# Exercise materials start

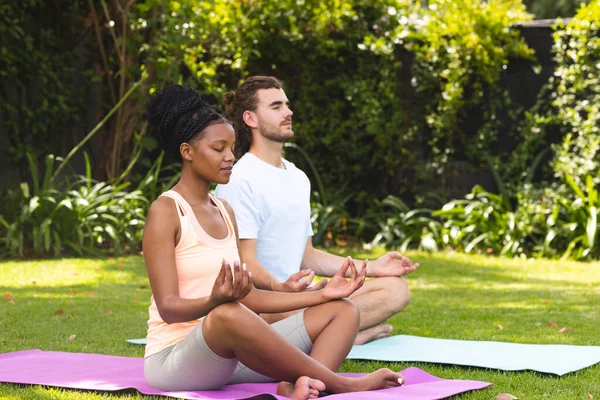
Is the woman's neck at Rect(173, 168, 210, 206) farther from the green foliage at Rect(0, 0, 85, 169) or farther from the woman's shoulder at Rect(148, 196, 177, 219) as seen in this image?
the green foliage at Rect(0, 0, 85, 169)

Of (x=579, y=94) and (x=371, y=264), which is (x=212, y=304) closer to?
(x=371, y=264)

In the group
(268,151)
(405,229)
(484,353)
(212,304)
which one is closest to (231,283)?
(212,304)

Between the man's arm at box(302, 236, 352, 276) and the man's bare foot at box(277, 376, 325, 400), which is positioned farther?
the man's arm at box(302, 236, 352, 276)

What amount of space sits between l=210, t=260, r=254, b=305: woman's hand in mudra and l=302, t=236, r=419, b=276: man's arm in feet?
4.32

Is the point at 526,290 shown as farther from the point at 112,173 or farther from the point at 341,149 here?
the point at 112,173

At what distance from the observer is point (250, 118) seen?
14.7ft

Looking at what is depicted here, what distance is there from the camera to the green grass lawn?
381 centimetres

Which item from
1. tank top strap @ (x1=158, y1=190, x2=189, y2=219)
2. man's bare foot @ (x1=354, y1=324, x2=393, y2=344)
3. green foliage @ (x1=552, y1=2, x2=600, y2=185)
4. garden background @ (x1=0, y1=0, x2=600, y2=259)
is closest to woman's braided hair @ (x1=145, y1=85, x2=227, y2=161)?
tank top strap @ (x1=158, y1=190, x2=189, y2=219)

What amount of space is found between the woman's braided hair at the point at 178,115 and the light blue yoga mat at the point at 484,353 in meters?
1.47

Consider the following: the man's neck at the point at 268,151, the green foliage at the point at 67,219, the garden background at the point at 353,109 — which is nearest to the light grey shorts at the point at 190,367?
the man's neck at the point at 268,151

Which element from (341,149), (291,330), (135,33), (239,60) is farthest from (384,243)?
(291,330)

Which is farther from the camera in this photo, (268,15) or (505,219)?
(268,15)

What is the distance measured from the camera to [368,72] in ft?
31.8

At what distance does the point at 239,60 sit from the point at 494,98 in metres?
2.67
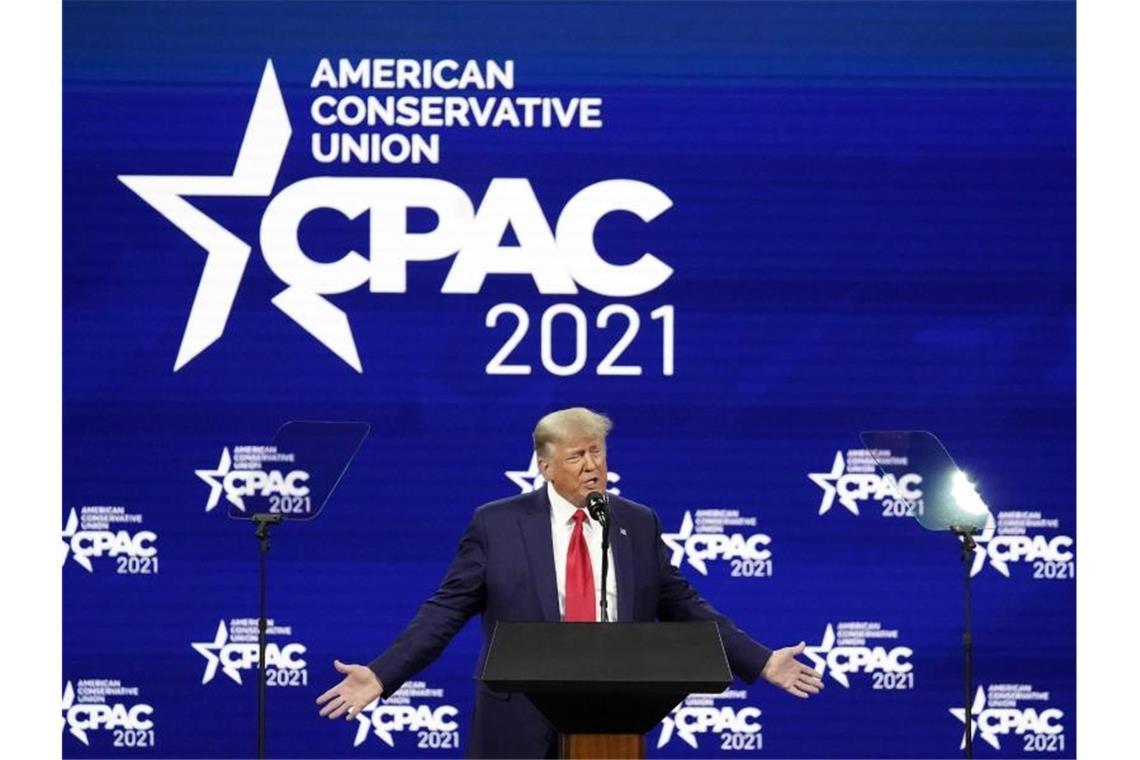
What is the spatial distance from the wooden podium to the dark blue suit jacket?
0.75 meters

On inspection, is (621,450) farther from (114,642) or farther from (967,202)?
(114,642)

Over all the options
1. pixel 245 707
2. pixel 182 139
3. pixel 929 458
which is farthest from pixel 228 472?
pixel 929 458

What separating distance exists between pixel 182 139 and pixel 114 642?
72.8 inches

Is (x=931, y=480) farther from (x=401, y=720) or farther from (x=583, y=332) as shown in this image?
(x=401, y=720)

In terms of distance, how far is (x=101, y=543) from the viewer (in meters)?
5.94

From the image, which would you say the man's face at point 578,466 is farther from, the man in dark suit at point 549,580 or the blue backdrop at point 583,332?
the blue backdrop at point 583,332

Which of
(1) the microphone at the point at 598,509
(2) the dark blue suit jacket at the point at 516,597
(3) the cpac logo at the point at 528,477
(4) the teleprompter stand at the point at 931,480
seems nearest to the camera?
(1) the microphone at the point at 598,509

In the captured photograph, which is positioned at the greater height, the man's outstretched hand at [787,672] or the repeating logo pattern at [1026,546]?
the repeating logo pattern at [1026,546]

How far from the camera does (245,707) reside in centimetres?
595

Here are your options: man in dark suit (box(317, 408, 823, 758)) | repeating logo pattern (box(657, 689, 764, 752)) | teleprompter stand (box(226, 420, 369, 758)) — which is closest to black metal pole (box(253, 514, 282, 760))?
teleprompter stand (box(226, 420, 369, 758))

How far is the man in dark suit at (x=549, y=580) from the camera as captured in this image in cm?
425

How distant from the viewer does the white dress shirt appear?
14.1 ft

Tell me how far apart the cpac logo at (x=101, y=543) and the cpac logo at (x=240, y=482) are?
10.5 inches

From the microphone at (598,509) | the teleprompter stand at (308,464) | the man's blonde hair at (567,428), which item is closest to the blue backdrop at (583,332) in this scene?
the teleprompter stand at (308,464)
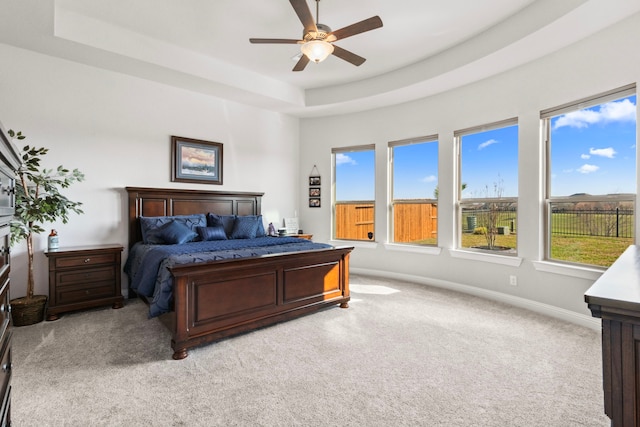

# Exercise materials end

**What to work on:** Reproduce everything from the line containing "Which element from" down to the line containing "0.75 meters", both included, and leave out the pictures.

**Expected answer:**
Which element from (341,149), (291,330), (135,33), (239,60) is farthest from (384,243)?
(291,330)

Which is farther from the camera in this photo, (268,15) or (505,219)?
(268,15)

What is the distance measured from the camera to [368,72] in ft?
31.8

At what distance does the point at 239,60 sit from the point at 494,98 in metres?
2.67
What is the spatial distance from the wooden podium to the dark blue suit jacket?
0.75 meters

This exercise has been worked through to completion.